MANDATO PRESIDENCIAL SERÁ DE 6 ANOS

Definidas ontem as últimas emendas que integrarão as reformas políticas

Publicado na Folha de S.Paulo, domingo, 10 de abril de 1977

Da Sucursal de Brasília

O mandato do próximo presidente da República será ampliado de cinco para seis anos.
Essa foi a última e principal modificação no elenco de reformas políticas, definidas ontem, aqui, durante reunião do presidente Geisel com os ministros Golberi do Couto e Silva, do Gabinete Civil, e Armando Falcão, da Justiça, e os líderes políticos Petrônio Portela, Francelino Pereira e Marco Maciel.
Assim, o mandato do sucessor do presidente Geisel, que tomará posse a 15 de março de 1979, se estenderá até 15 de março de 1985.
O anúncio foi feito ontem à noite por uma fonte política, após o término da reunião na Granja do Riacho Fundo.
A mesma fonte adiantou mais as seguintes emendas constitucionais definidas na reunião de ontem:
- O número de deputados federais será proporcional à população dos Estados (e não mais ao eleitorado) e haverá no máximo 400 cadeiras na Câmara (atualmente há 364 cadeiras);
- Os atuais governadores de Estado não poderão candidatar-se ao Senado nas próximas eleições pela via indireta; poderão, contudo, concorrer ao pleito direto (dois terços das cadeiras do Senado).
++++++++
= Enunciado =
Transcreva o trecho da notícia sobre o mandato presidencial que começa em "MANDATO PRESIDENCIAL SERÁ" e termina em "e Marco Maciel.". A listagem não tem relação com a notícia.

= Dados exibidos =
++++++++
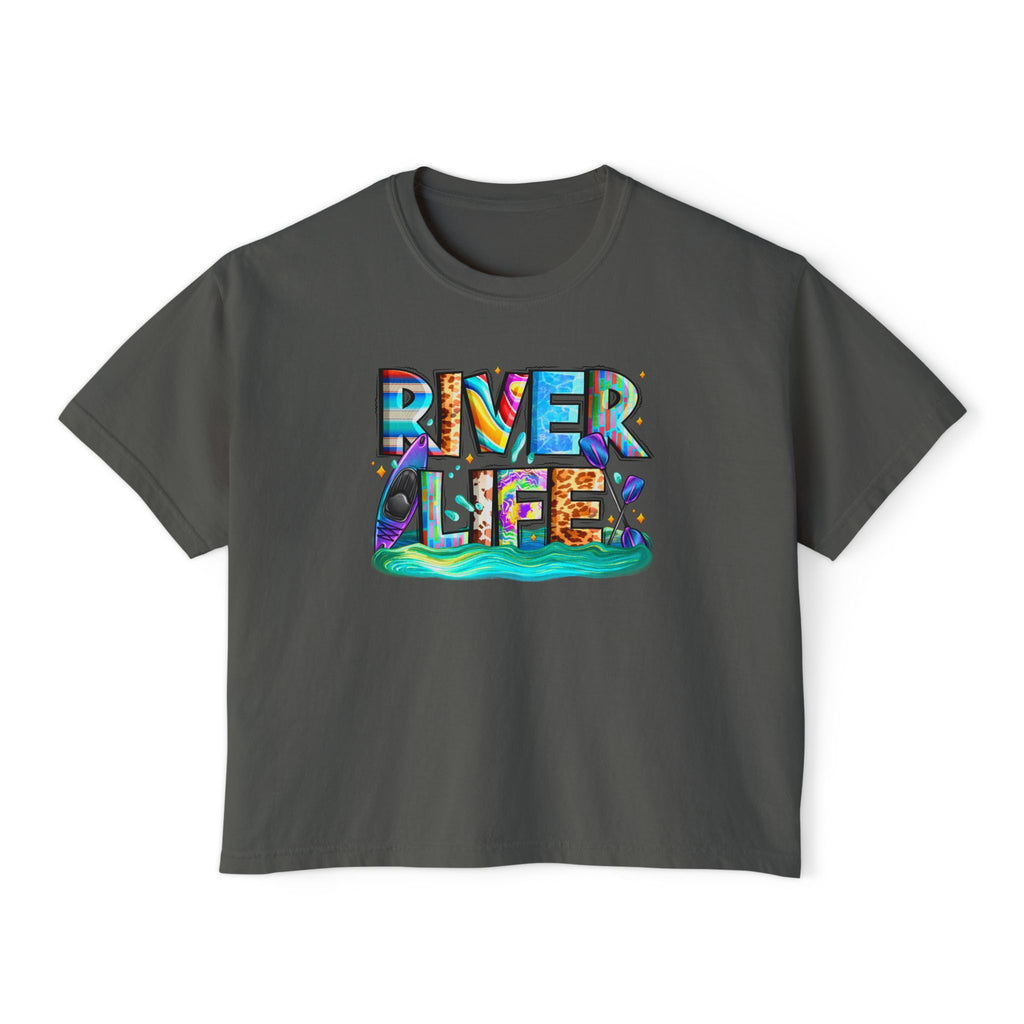River Life boxy tee | colorful river lettering, kayak, fishing graphics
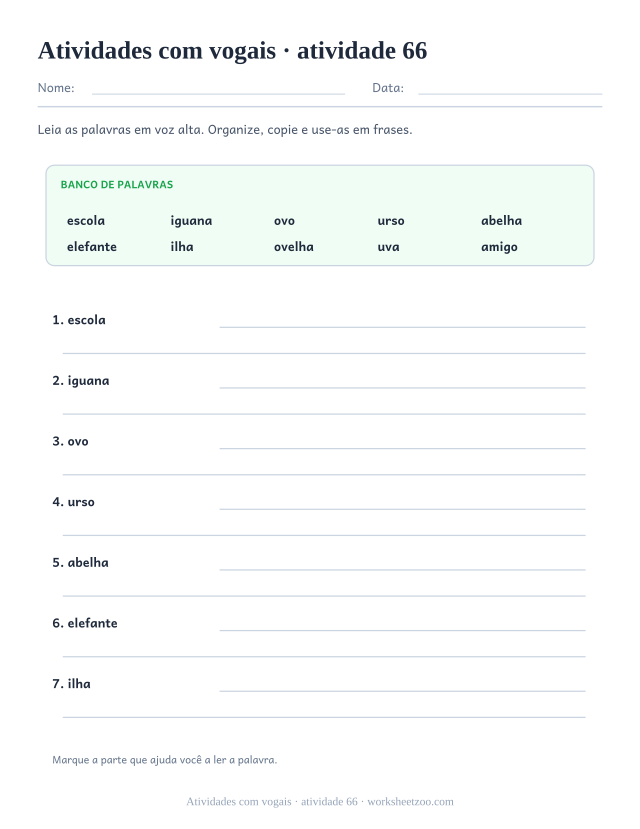 Prévia de Atividades com vogais, atividade 66 para imprimir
++++++++
= Resposta =
MANDATO PRESIDENCIAL SERÁ DE 6 ANOS

Definidas ontem as últimas emendas que integrarão as reformas políticas

Publicado na Folha de S.Paulo, domingo, 10 de abril de 1977

Da Sucursal de Brasília

O mandato do próximo presidente da República será ampliado de cinco para seis anos.
Essa foi a última e principal modificação no elenco de reformas políticas, definidas ontem, aqui, durante reunião do presidente Geisel com os ministros Golberi do Couto e Silva, do Gabinete Civil, e Armando Falcão, da Justiça, e os líderes políticos Petrônio Portela, Francelino Pereira e Marco Maciel.